Ninguém os alertou ou lhes explicou que o que viam durante os anos de construção da sua sexualidade e dos seus circuitos neurológicos de recompensa e prazer, era mentira. Os pares não sabem, os pais, provavelmente, também não, os professores não têm essa obrigação. E assim se cria um limbo. Um limbo onde alguns homens não fazem a mais pequena ideia do que dá realmente prazer às mulheres que escolhem, enquanto aprendem a explorar o seu corpo com estímulos artificiais visuais onde a mulher é usada, dobrada, violentada e aparenta ter prazer com isso. Isto ao mesmo tempo que aprende que o “normal" é manter uma ereção imaculada durante  o tempo de duração do estimulo. Paralelamente, um número crescente de mulheres não sabe como aprender a retirar prazer da exploração do seu corpo. Não sabe como comunicar que não se sente confortável com algumas das experiencias que tem tido, podendo ser levada a acreditar que existe algo de errado consigo por não retirar prazer de determinadas práticas sexuais ou, ainda pior, que essas são as únicas formas de dar prazer ao parceiro. Estamos convencidas de que é isso que o homem quer.

Esquecemo-nos do toque pelo caminho. Não aprendemos que é através dele, e não da penetração, que o prazer é descoberto. Esquecemo-nos da confiança, da cumplicidade, do carinho e da intimidade.

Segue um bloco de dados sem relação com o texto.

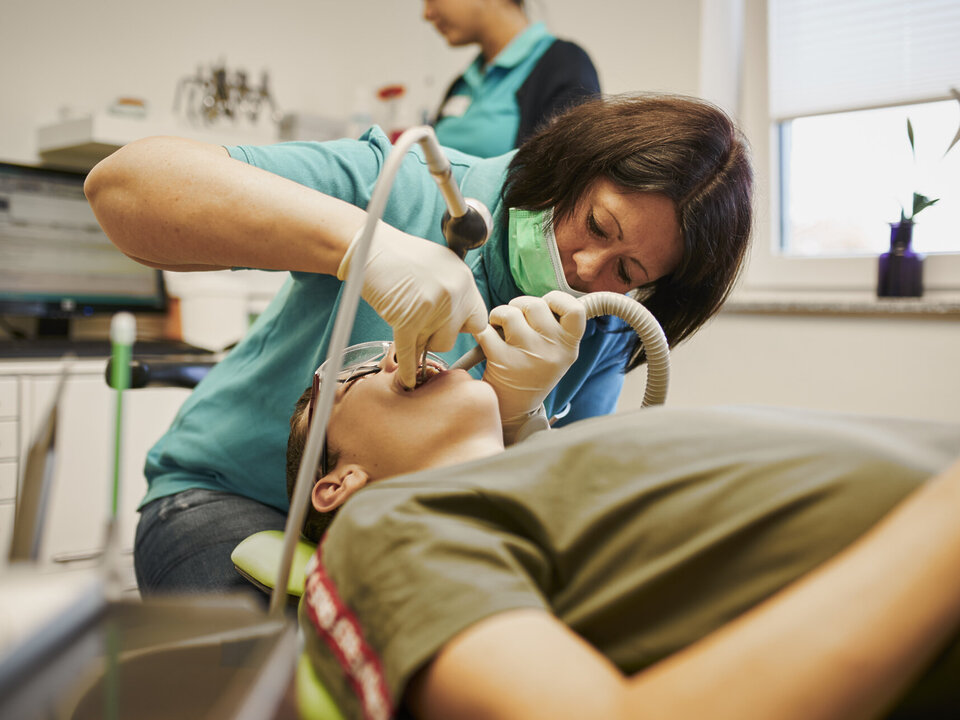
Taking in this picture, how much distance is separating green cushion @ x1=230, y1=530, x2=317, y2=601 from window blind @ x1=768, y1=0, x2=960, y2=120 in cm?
249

Esquecemo-nos ou nunca aprendemos que a sexualidade deve ser um sitio seguro, tranquilo e quente, de aprendizagem e exploração, onde a intimidade é rainha.

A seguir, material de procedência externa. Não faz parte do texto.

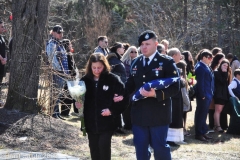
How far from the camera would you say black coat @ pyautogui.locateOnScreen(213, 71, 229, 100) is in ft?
36.7

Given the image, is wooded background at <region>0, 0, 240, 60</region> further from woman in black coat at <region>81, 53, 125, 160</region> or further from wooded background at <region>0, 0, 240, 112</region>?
woman in black coat at <region>81, 53, 125, 160</region>

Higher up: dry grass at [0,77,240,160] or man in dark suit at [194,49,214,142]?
man in dark suit at [194,49,214,142]

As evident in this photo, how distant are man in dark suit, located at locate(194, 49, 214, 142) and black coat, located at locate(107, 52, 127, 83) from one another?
1.63 metres

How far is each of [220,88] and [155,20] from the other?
1766 centimetres

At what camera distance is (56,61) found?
994 centimetres

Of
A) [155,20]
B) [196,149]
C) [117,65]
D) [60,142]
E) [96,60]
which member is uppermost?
[155,20]

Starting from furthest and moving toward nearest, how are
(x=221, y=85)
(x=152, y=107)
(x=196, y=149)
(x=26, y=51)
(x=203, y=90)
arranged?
(x=221, y=85) < (x=203, y=90) < (x=196, y=149) < (x=26, y=51) < (x=152, y=107)

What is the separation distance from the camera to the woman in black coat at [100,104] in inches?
247

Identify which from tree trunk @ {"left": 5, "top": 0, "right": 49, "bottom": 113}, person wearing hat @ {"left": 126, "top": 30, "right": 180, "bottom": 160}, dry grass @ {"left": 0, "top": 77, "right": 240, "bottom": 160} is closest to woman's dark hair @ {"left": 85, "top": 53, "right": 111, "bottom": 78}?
person wearing hat @ {"left": 126, "top": 30, "right": 180, "bottom": 160}

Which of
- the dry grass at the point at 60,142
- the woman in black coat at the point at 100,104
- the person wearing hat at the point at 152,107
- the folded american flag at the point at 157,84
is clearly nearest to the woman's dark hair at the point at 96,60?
the woman in black coat at the point at 100,104

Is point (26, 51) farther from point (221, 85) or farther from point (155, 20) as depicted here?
point (155, 20)

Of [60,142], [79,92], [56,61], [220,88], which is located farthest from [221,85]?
[79,92]

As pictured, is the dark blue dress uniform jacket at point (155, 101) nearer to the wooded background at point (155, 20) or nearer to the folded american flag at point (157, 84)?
the folded american flag at point (157, 84)

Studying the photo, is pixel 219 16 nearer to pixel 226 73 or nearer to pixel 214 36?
pixel 214 36
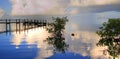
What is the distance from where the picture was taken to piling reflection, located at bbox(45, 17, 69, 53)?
280 ft

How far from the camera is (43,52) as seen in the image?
3260 inches

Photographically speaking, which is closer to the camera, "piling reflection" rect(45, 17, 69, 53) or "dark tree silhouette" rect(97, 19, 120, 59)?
"dark tree silhouette" rect(97, 19, 120, 59)

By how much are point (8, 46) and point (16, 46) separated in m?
2.01

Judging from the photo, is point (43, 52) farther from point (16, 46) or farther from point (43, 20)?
point (43, 20)

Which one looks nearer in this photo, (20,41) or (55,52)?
(55,52)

Confundimos intimidade com estarmos apaixonados. Pensamos que intimidade é algo pessoal e intocável, exclusiva para os nossos companheiros(as), para os filhos, para os nossos pais, para alguns amigos mais chegados. Também é. Mas não é apenas isso.
Pelas palavras de Abraham Passini a intimidade é a capacidade de nos perdemos na pele do outro, sem perdermos a nossa própria pele.
Numa interpretação pessoal, a intimidade é a capacidade de estarmos presentes para o outro. De estarmos atentos, de quase sentirmos o que o outro sente através da posição do seu corpo, das expressões faciais, da verbalização e das variações da voz. É aprender a sentir o outro como um todo, como um ser humano que sente, coberto de pele, repleto de terminações nervosas desejosas de serem estimuladas. É termos prazer com o prazer e bem estar do outro.

Uma das questões colocadas por esta definição é quase traiçoeira. Quantos de nós nos conhecemos assim? Quantos de nós “perdem" tempo a aprender a criar intimidade consigo mesmos? Sabemos mesmo qual é a nossa pele para não a perdermos?

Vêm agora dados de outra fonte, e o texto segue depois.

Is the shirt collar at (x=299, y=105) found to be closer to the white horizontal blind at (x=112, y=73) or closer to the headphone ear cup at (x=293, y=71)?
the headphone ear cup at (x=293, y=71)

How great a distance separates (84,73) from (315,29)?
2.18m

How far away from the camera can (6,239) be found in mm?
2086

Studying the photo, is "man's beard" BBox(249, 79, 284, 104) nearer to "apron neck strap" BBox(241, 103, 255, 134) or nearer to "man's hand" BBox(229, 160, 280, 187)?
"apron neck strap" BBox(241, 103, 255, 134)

É fácil e confortável pensar que o outro não nos sabe dar prazer. Mas, sabemos dá-lo a nós mesmos com esse profundidade? Sabemos estar assim connosco?

A sociedade ocidental é virada para fora, para a rapidez de estímulos, para as coisas novas e para tendências passageiras. É virada para uma insatisfação que é aliviada com o ter, com a compra, com a aquisição. Naturalmente que após alguns anos deste ritmo, cada vez mais pessoas se virem para movimentos slow. Slow food, slow life. A ideia é distanciar-nos de ritmos alucinantes e superficiais, respirar fundo e experimentar comer, viver, ler, sentir e estar mais devagar. É respirar e fazer uma pausa da alucinação em que nos movemos.

A intimidade na sexualidade é também isto. É afastarmo-nos de estímulos artificiais, tocar mais devagar, beijar mais devagar, abraçar mais longamente, com o corpo todo, utilizar a capacidade plástica de novas ligações no nosso cérebro para aprendermos até onde pode ir a nossa capacidade de receber e dar prazer, de forma saudável, amorosa, tranquila, sem culpa e em segurança. É um lugar onde expectativas e desumanização não têm espaço para existir.

É, em última análise, uma dança onde todos os envolvidos ditam as regras e ritmo da música e dos passos, onde cada momento é disfrutado e apreciado pela sua diferença, pelo seu potencial. É um lugar onde não precisamos de ter medo de sermos inteiros.